Selection >>

[start]

In other news, you might recall that it looked like Rep. Devin Nunes had rushed to put his face in front of cameras with some information from White House staffers that he just had to brief the president on, without first sharing it with the rest of the House Intelligence Committee. This lead to Nunes having pretty well addled the credibility of the House Russian probe (or at least, his participation in it) and his decision to step aside from that probe to spend more time with his ethics complaints. Well, funny thing about that classified information--there doesn't seem to be a smoking gun there at all, according to other lawmakers who have now looked at it.

But for those of you who are interested in the Trump campaign "wiretap" story-line, we do have verification that Carter Page was subject to a FISA warrant. Of course, that does mean there was probable cause of wrongdoing--because judges do not seem to just approve those on sheer whim, and, as has been noted before, Page's contacts with Russian agents seems to have been varied and weird.

Make of it all what you will.

Tuesday, April 4, 2017

Yet Another Trumpworld Grab-Bag

For some reason, I just can't make a blogpost that treats Carter Page having handed off documents to a Russian spy in 2013,  Blackwater founder Erik Prince setting up a Trump/Putin backchannel, and Sebastian Gorka being, well, still one odd duck (in the "If it quacks like a fascist?" mode, perhaps) into separate posts because, well--wow! It's almost as if the campaign of, followed by the administration of, one Donald J. Trump is completely filled with dodgy characters who, you might think, would generate no small amount of attention and concern just by being themselves.

There's something that fails to look entirely coincidental about any of this.

This is why the unmasking thing doesn't really strike me as suspicious--or even really a thing. See, if NSA Susan Rice requested that the name of a US person referenced in a piece of electronic surveillance of another person, it would mean she...didn't know who that person was to start with? So she had to see something else that seemed like a possible national security risk, and asked if that name could be revealed. How would she know in advance if there even was any political use for the name? And then--did that result in any leak?

[end]

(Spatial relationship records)

[start]

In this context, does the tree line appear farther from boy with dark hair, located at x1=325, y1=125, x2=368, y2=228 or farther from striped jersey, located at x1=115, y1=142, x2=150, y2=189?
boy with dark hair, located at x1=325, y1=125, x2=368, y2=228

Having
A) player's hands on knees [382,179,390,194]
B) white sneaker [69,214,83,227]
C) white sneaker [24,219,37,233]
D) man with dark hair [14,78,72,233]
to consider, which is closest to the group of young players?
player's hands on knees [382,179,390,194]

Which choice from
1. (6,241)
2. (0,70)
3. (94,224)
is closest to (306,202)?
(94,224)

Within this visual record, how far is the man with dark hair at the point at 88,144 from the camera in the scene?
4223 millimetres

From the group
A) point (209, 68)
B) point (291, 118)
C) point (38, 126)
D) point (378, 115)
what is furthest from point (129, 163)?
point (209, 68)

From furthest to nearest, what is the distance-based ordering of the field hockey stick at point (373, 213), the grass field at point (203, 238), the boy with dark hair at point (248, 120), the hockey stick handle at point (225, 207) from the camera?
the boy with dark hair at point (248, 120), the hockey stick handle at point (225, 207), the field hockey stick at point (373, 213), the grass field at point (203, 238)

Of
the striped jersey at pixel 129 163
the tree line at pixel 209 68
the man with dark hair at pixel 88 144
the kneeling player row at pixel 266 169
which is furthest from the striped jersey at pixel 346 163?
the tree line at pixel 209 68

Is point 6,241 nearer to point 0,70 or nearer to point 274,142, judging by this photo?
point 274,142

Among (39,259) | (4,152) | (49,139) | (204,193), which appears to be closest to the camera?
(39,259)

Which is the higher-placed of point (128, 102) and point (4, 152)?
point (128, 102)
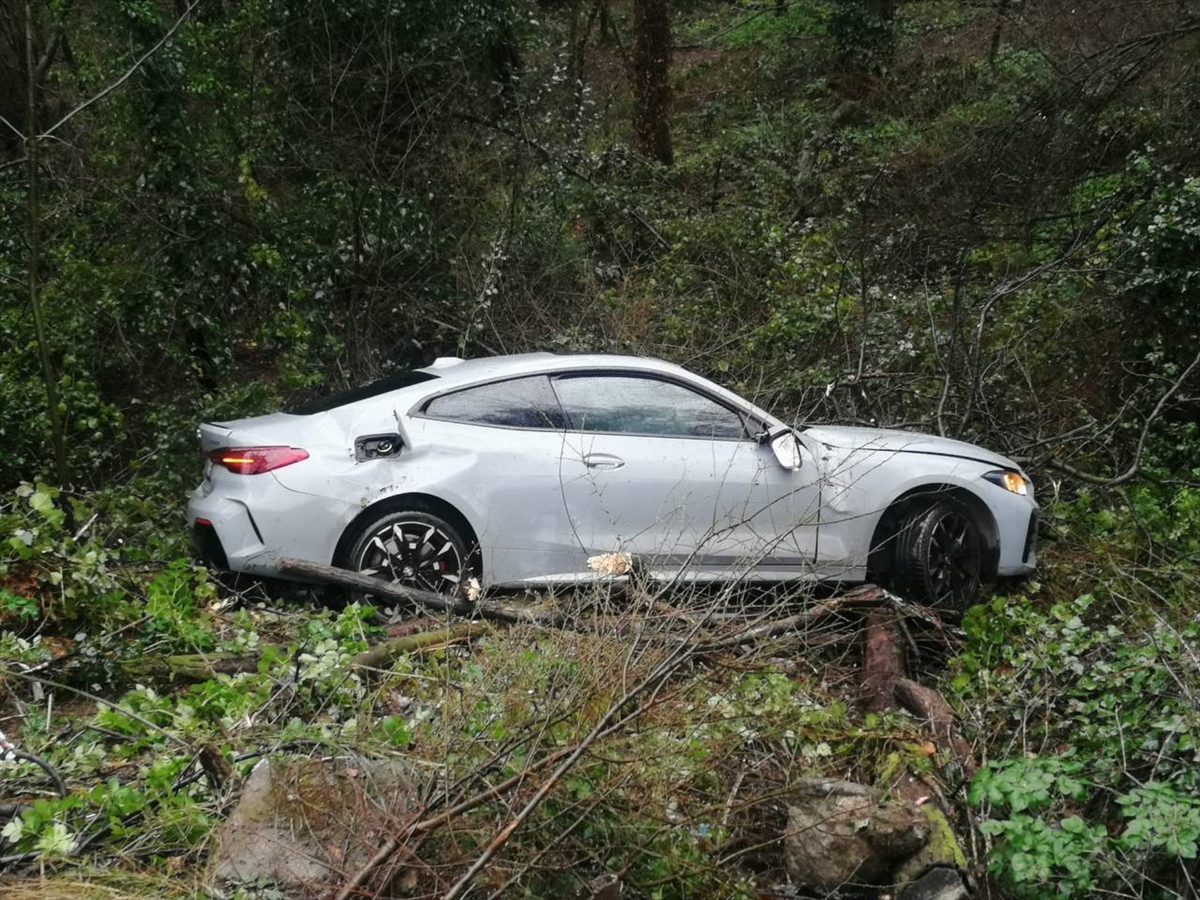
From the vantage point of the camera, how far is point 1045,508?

[end]
[start]

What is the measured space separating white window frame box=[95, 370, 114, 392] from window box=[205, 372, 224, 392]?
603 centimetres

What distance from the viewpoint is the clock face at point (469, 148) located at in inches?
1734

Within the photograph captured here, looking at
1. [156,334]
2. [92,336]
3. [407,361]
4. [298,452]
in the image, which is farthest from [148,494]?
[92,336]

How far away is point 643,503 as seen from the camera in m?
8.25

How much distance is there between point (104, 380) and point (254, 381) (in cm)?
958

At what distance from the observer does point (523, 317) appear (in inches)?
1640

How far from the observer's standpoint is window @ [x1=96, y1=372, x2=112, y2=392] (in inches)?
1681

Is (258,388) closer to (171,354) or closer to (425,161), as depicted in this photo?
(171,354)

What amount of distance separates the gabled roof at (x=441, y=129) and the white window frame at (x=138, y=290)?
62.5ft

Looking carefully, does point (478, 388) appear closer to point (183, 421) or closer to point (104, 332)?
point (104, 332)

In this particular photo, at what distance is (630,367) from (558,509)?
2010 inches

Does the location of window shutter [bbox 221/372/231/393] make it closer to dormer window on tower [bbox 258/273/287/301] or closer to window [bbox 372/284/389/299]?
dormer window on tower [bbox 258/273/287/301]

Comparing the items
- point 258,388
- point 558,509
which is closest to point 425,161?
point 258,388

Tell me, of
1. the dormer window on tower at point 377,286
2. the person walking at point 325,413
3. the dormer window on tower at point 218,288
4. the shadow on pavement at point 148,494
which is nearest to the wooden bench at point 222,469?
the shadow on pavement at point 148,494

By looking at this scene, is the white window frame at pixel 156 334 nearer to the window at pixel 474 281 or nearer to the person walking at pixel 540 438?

[end]

Tasks to carry out >>
(1) According to the blog excerpt, who has been verified as the subject of a FISA warrant?
(2) Rewrite the blog excerpt from "There's something that" up to and including "in any leak?", changing "suspicious" to "questionable".

Answers to the exercise >>
(1) Carter Page

(2)
There's something that fails to look entirely coincidental about any of this.

This is why the unmasking thing doesn't really strike me as questionable--or even really a thing. See, if NSA Susan Rice requested that the name of a US person referenced in a piece of electronic surveillance of another person, it would mean she...didn't know who that person was to start with? So she had to see something else that seemed like a possible national security risk, and asked if that name could be revealed. How would she know in advance if there even was any political use for the name? And then--did that result in any leak?